As with all good shows, it became must-see viewing for any office drone.  Coming into work not knowing the results of the previous night’s episode was dicing with conversational death to say the very least.  Only by screaming and running out of the room could those yet to catch up ensure nothing was ruined for them.  Young and old alike could discuss in depth every familiar portion, from the signature bake to the showstopper, recalling every Mel and Sue double-entendre and their favourite cheery line from Mary Berry.  In fact, it was the only show I was able to watch together with one of my weirdest housemates (a forty four year-old Australian lady who once took herself to A&E on a Saturday night because she had constipation).

So many have tried to copy the format in order to apply a bit of competition to other seemingly banal household tasks; there was a Great British Sewing Bee and something about pottery (pottery?!).  I half expected for there to be something about my favourite domestic task, cleaning bathrooms.

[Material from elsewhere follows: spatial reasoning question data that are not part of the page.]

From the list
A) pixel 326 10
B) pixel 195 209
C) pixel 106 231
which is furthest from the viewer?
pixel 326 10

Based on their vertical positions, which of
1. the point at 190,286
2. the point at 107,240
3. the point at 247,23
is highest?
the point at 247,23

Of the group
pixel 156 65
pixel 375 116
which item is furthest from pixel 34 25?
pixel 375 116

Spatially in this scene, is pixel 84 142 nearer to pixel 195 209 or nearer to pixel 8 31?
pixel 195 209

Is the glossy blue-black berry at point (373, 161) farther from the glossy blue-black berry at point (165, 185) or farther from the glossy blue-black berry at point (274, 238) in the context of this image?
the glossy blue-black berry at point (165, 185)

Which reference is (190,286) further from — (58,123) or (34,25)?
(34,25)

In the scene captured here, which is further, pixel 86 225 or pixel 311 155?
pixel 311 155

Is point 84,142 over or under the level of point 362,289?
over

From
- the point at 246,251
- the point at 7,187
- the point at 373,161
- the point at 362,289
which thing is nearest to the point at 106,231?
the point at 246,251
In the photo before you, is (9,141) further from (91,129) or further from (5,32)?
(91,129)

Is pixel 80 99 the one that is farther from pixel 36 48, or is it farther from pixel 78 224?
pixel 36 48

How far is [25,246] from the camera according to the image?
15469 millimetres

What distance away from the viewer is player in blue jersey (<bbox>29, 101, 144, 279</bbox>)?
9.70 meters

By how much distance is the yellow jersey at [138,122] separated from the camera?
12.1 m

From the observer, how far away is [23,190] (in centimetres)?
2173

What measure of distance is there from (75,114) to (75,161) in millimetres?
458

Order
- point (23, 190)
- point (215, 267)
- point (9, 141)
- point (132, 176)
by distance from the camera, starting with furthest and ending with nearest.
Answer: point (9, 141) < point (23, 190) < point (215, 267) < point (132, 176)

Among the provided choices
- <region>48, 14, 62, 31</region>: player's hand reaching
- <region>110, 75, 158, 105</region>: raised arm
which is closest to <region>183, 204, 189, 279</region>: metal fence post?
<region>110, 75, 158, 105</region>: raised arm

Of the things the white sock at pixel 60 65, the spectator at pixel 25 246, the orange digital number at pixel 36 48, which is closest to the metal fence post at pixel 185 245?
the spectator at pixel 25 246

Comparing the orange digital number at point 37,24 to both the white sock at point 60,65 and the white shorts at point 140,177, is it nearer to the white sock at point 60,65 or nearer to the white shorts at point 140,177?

I would like to take this opportunity to review some of my favourite contestants from the various seasons:


  • Selasi from series seven: nobody cared less than he about the outcomes of his bakes
  • Paul from series six: a man who tried to be cheerful but whose fury was betrayed by his very red face.  He seemed utterly embarrassed to be there, which made watching him bake strangely compelling
  • Norman from series 5: who didn’t see the need to impress anyone or change anything he had been doing the whole time
  • Flora from series 6: probably because, by the age of 19, she had achieved more with her life than I ever will at 32, I thoroughly enjoyed it when her bakes went wrong.  I need to sort myself out
  • Kimberley from series 4: clearly hated the stupidity of everyone around her as they weren’t as smart, but gave nervous chuckles in order to hide her murderous intentions against the competition.  Everyone freaked out about having to make tuiles.  Cut to Kimberley: “I actually made these last week so smug smug smug.”  Loved her
  • Nadiya from series 6: such character and hard work, yet we all were convinced that she had some awful husband controlling her life from home.  And he turned out to be an absolute babe when we saw him in the final and we all realised that we still harbour ridiculous prejudices, despite claiming to be liberal
While the Hollywood Handshake will still be a possibility over on Channel 4, we will never again hear Mary claiming she could take a bit more booze in her bake, or enjoy a good Mel and Sue pun when declaring the number of minutes left in a challenge.  Strange to think that a show can become such a part of our comfort system.